Aujourd'hui on est encore dans des perceptions publiques liées à la réputation des cigarettiers.

Nicolas Bideau

La décision d'Ignazio Cassis peut paraître pourtant ironique alors que Philip Morris est une entreprise basée en Suisse. Cela donne un peu l'impression que cette entreprise est intéressante lorsqu'il s'agit d'encaisser ses impôts mais qu'elle devient infréquentable dès qu'il s'agit de la mettre en avant.

"C'est un peu ironique, mais d'un autre côté - le débat public l'a montré, la décision du conseiller fédéral aussi - aujourd'hui on est encore dans des perceptions publiques de ces produits-là qui sont liées à la réputation des cigarettiers", relève le directeur de Présence Suisse. "Donc la décision d'Ignazio Cassis va bien plus loin que seulement Philip Morris. C'est une décision qui nous dit à tous, nous les fonctionnaires fédéraux, que nous devons revoir nos associations avec l'économie privée lorsque nous travaillons à l'étranger."

On a décidé aussi de revoir aussi toute notre approche du sponsoring.

Nicolas Bideau

La confiance n'est pas pour autant rompue avec le conseiller fédéral PLR, assure par ailleurs Nicolas Bideau. "Cette décision a été difficile à prendre, j'ai été en contact permanent avec M. Ignazio Cassis, mon secrétaire général également, et on a pris la décision ensemble", explique-t-il, assurant en conséquence ne pas avoir été surpris par la décision.

Et une autre discussion, tournée vers l'avenir, a porté sur le modèle de financement de ce genre d'activité. "On a décidé aussi de revoir toute notre approche du sponsoring. Cela fait dix ans que j'ai une pression énorme du Conseil fédéral, du Parlement, pour réduire la partie publique, l'argent public dans le cadre de nos expositions. Cela fait dix ans que le budget fédéral allait mal, il va mieux, donc c'est un momentum différent où l'on repense avec des critères plus moraux, plus éthiques, quelle doit être la collaboration avec le secteur privé. C'est une décision qui va faire écho, un paradigme qui a changé en juillet 2019."

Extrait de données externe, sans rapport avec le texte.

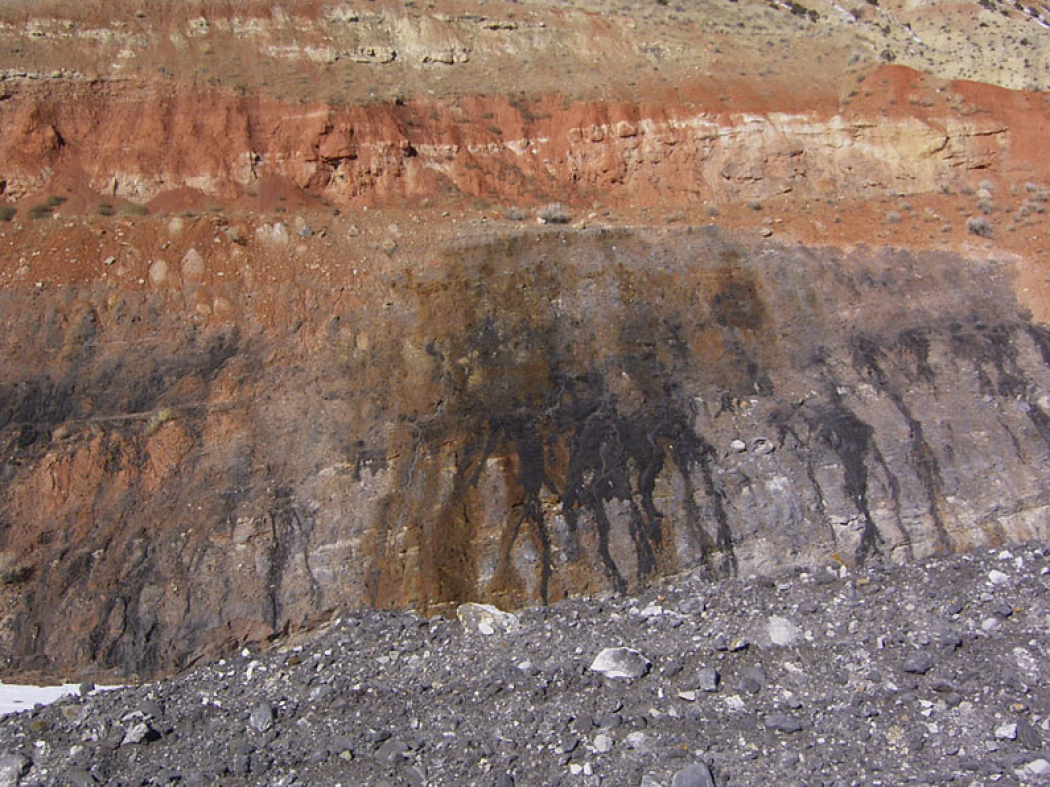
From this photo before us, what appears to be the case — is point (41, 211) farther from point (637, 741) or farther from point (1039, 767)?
point (1039, 767)

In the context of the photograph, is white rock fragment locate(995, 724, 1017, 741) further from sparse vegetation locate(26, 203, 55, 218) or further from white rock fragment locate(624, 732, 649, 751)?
sparse vegetation locate(26, 203, 55, 218)

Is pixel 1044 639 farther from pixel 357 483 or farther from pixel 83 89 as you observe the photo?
pixel 83 89

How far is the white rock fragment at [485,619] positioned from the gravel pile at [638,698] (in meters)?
0.04

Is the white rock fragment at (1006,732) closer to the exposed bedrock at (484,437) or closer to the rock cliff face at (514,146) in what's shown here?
the exposed bedrock at (484,437)

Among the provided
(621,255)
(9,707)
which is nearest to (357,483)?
(9,707)

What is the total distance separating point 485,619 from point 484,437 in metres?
3.04

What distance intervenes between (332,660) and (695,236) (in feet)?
35.4

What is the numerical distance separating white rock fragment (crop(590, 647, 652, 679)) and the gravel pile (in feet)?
0.08

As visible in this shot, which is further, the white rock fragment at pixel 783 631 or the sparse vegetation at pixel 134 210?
the sparse vegetation at pixel 134 210

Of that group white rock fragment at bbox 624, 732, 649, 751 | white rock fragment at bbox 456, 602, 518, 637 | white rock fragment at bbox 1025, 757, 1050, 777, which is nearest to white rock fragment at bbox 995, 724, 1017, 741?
white rock fragment at bbox 1025, 757, 1050, 777

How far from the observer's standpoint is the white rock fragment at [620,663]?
1029cm

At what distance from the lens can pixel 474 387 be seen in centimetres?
1355

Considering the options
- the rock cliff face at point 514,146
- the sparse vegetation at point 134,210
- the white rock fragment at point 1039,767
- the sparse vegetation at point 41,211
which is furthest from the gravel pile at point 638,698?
the rock cliff face at point 514,146

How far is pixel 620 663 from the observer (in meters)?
10.4
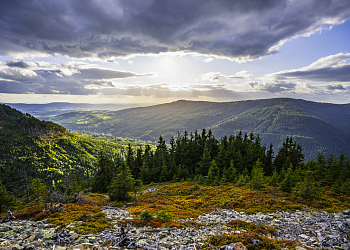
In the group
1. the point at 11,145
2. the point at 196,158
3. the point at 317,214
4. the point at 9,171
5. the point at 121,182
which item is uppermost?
the point at 317,214

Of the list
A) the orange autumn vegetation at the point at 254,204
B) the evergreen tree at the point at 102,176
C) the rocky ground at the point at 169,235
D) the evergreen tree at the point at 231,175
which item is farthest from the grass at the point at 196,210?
the evergreen tree at the point at 102,176

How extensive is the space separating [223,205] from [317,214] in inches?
411

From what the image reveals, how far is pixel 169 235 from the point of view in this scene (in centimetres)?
1280

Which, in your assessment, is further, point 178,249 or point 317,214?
point 317,214

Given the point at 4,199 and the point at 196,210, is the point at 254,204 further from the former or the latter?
the point at 4,199

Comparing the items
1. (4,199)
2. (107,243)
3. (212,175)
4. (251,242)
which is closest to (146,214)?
(107,243)

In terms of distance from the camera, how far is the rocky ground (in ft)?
34.2

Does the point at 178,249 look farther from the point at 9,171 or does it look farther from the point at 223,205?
the point at 9,171

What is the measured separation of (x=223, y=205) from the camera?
72.0 feet

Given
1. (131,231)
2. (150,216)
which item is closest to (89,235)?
(131,231)

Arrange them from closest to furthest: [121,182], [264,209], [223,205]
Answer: [264,209]
[223,205]
[121,182]

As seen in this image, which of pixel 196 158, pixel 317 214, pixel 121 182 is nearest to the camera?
pixel 317 214

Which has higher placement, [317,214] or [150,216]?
[317,214]

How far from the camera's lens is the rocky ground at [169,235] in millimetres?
10422
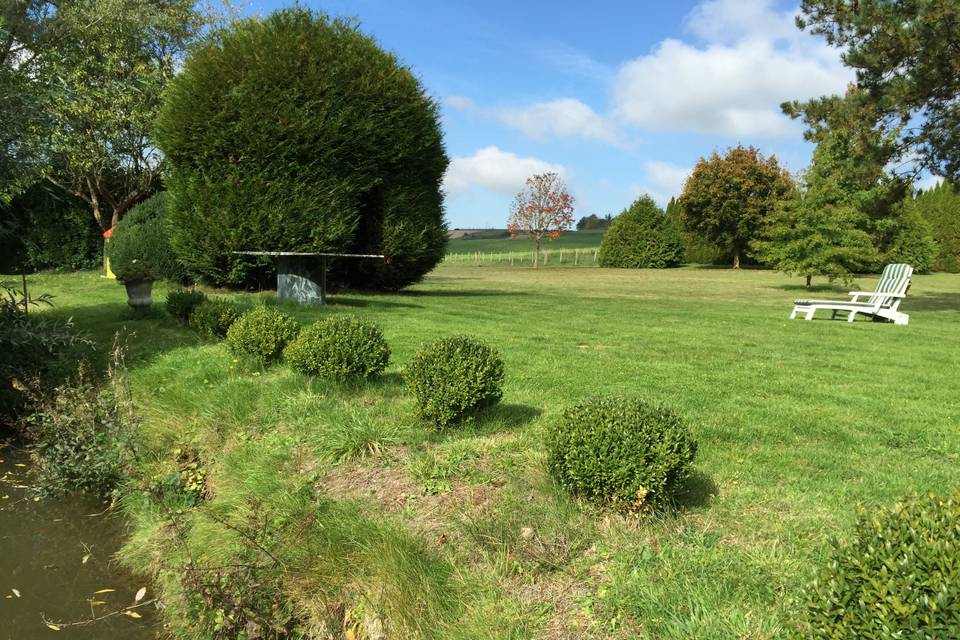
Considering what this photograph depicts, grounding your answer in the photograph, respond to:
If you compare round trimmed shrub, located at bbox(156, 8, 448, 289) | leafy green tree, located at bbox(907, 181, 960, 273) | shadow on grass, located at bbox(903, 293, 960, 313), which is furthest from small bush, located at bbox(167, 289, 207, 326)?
leafy green tree, located at bbox(907, 181, 960, 273)

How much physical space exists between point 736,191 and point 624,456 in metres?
48.6

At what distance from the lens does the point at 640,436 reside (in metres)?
3.43

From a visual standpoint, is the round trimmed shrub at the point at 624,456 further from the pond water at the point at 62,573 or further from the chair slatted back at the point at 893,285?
the chair slatted back at the point at 893,285

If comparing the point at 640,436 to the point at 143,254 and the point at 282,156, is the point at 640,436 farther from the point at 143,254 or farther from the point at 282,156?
the point at 143,254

On a toujours eu d'autres pistes mais je pense que ça va être très compliqué d'arriver à 7,5 millions.

Nicolas Bideau

Dans l'immédiat, et pour combler la perte financière liée à le retrait de Philip Morris, Nicolas Bideau ne cache pas qu'il sera difficile d'atteindre les 7,5 millions de francs nécessaires.

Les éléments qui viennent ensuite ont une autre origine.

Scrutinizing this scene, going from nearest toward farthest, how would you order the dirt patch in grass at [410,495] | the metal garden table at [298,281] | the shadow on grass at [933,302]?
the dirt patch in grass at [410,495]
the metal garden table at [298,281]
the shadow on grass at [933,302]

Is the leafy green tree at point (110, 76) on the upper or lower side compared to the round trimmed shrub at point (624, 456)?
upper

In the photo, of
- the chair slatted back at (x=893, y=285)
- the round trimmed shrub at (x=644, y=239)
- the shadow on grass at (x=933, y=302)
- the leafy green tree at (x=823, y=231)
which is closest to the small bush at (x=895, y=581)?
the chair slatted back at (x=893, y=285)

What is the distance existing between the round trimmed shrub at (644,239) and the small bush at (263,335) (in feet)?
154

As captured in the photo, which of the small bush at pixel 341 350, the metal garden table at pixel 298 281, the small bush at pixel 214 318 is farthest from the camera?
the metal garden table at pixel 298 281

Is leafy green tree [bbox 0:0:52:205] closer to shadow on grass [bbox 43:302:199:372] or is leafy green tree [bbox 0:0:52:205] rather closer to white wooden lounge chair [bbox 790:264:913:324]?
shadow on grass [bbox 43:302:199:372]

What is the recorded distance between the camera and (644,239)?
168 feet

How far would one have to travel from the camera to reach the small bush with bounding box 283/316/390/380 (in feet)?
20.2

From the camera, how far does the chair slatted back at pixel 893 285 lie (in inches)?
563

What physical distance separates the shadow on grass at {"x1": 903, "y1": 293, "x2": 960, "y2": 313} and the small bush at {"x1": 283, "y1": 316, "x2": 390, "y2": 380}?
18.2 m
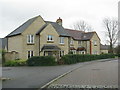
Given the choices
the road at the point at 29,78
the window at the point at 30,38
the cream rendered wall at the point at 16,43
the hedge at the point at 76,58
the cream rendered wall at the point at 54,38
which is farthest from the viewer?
the cream rendered wall at the point at 54,38

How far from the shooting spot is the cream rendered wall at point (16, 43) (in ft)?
101

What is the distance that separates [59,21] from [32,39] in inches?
449

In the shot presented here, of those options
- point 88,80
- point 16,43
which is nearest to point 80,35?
point 16,43

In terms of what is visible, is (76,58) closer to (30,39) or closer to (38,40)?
(38,40)

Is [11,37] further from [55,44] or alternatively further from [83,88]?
[83,88]

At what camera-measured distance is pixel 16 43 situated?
3247cm

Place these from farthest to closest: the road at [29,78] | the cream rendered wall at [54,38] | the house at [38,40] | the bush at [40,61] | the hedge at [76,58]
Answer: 1. the cream rendered wall at [54,38]
2. the house at [38,40]
3. the hedge at [76,58]
4. the bush at [40,61]
5. the road at [29,78]

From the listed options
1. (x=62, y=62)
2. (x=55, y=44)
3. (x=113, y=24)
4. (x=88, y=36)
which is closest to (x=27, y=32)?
(x=55, y=44)

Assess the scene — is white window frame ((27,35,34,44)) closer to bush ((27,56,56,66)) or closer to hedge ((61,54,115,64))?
bush ((27,56,56,66))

"On a toujours eu d'autres pistes mais je pense que ça va être très compliqué d'arriver à 7,5 millions", souligne-t-il. "J'ai encore des discussions très ouvertes avec le monde de l'horlogerie, du luxe, des banques", précise le directeur de Présence Suisse.

Pas de base légale pour le sponsoring à la Confédération

"La discussion est intéressante, parce qu'elle va nous obliger à être souples, à définir politiquement ce qui est bien ou mauvais dans le cadre d'une collaboration à l'étranger (...) Il n'y a aucune base légale qui règle le sponsoring au sein de la Confédération et on va devoir rédiger un rapport que je me réjouis de rédiger. Parce qu'on ne peut pas changer du jour au lendemain notre relation avec l'économie privée. Si demain je ne peux plus travailler avec l'économie privée, je ne peux plus vendre la Suisse à l'étranger", avertit Nicolas Bideau.